This November I am posting to Facebook what I am grateful for each and every day. Yesterday, my heart was stirred enough that I felt that a blog post would be a better way to explain what I am grateful for because this just isn’t going to fit in a sentence or two!Yesterday was the Parent Visitation Day at my younger kid’s school. Mikayla is in 4th grade and I had a wonderful time seeing her classroom, talking to her teacher more and helping her with a Thanksgiving work packet. We got done a few minutes early and I asked what she normally does when she is done with her work early and she said she writes in her journal. It is a private notebook that the students can write whatever they want; something that is not graded but rather a place to pour out their thoughts. Mikayla said she wanted to share it with me. I opened it up and it took everything in me not to start sobbing like a baby. Filling the lines of the first few pages was the story of her life, one where the beginning was marked by the time that we began fostering. The words that filled the pages, some misspelled (which somehow made it even more sweet) were how she loved all the children that have come into our home. She wrote about having “Z” come to our house and he was so cute and she loved to hold him. She wrote of the first night our foster daughter came to our house and was scared, so Mikayla let her crawl up to her bed and so she could comfort her. She shares about the task of packing the beautiful girl’s stuff up almost a year later so she could go live with her brother. She said how much she loved her and how laid with her again, giving her all the love that she could take with her. The bookend of “J’s “ time with us: covered in Mikayla’s love and protection.
It reminded me that when people heard that we were going to be foster parents, not all were thrilled. Many worried about what that would mean for our other children. Would it be right to bring another child in our home that would need so much attention (and therefore take attention away from our own children)? Would it be right to expose our children to the broken world we live in? They would come to know about parents who abuse their children, about families ripped apart by domestic violence or drug use. They would learn about the justice system, court cases, incarcerated parents, etc. Shouldn’t we just shield them from that until they are older? Then what happens when a child leaves, aren’t you setting your children up for grief they cannot handle?

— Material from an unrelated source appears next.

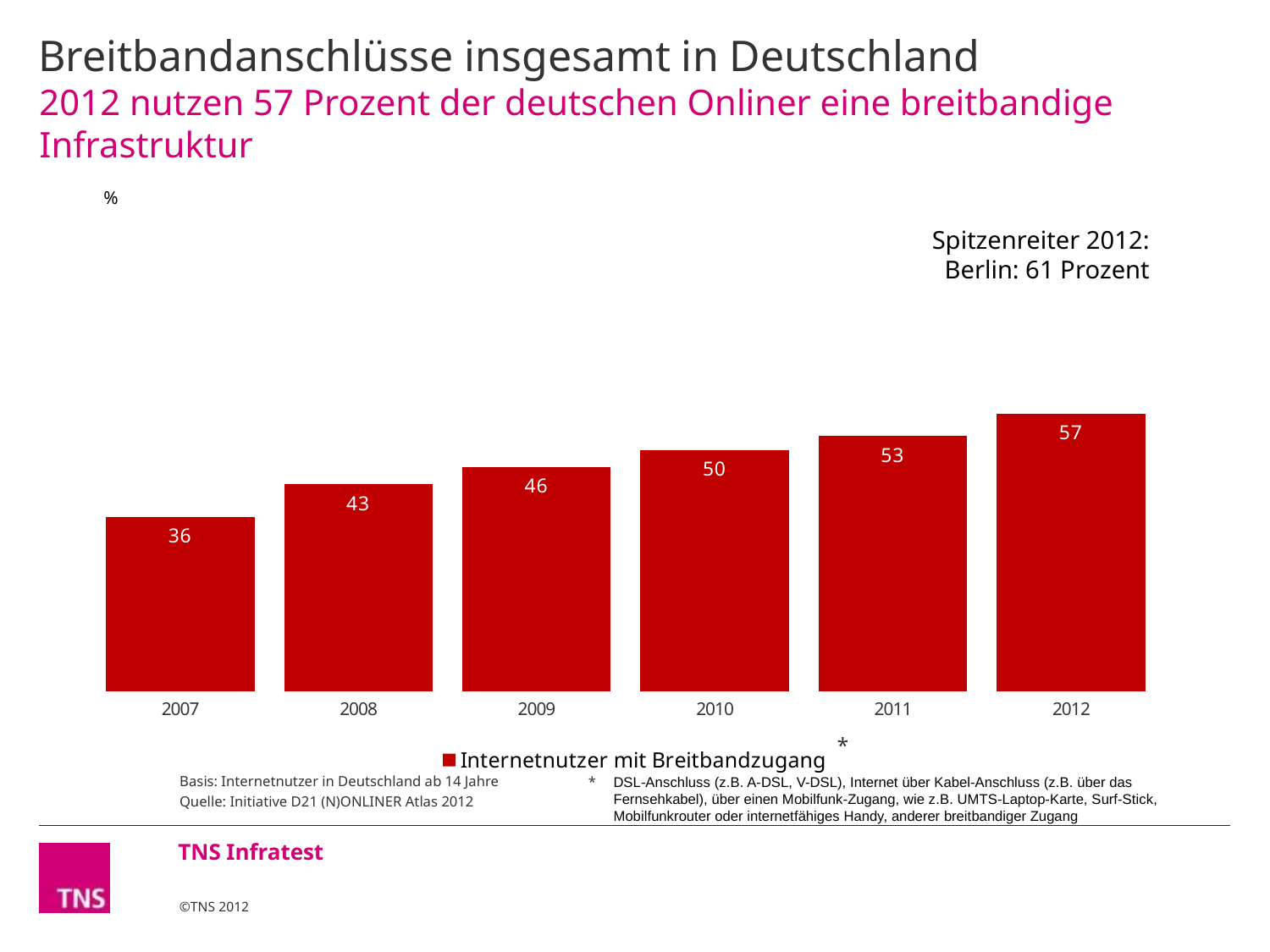
Do the values rise or fall from 2007 to 2012? rise What is the value for 2010? 50 Which year has the lowest value? 2007 How many series does the legend list? 1 What is the difference between the values for 2009 and 2008? 3 Which year has the highest value? 2012 What is the value for 2007? 36 How many years are shown on the x axis? 6 What kind of chart is shown? bar chart What is the value for 2012? 57 What is the difference between the values for 2012 and 2007? 21 Which is larger, the value for 2011 or the value for 2009? 2011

Folks, we don’t give our kids enough credit. I have watched God work through my children to minister to children and adults who are broken. I have seen how our own sin and brokenness has come to the forefront and how God has used our experiences through foster care and adoption to try and mold us and make us into the people we were created to be. I have seen Jesus in action. Are Craig and I perfect, heck no!! Are my kids perfect, a big NOPE to that too. But God works through our weaknesses as well as our strengths.
If you have thought about doing foster care and have thought that you couldn’t possibly do it because you have children at home, I encourage you to pray and think more about that. You definitely need to take into consideration your own unique children and family situation. I also don’t want people to hear that we sacrifice the safety of our own children to minister to others. There are several children who we had to say no to because I felt like the safety of my child(ren) could be compromised.
But give your children some credit. God has given ALL of us gifs that are to be used to glorify God and help others. So yesterday, today and every day, I am grateful that God is using us through foster care and adoption. I am not glad that these two things exist because they stem from the brokenness of humanity but they are a constant reminder of God’s grace and the redemption that is possible through Him. I will always treasure what I read yesterday. It was a lesson for me too and a reminder of how great God is.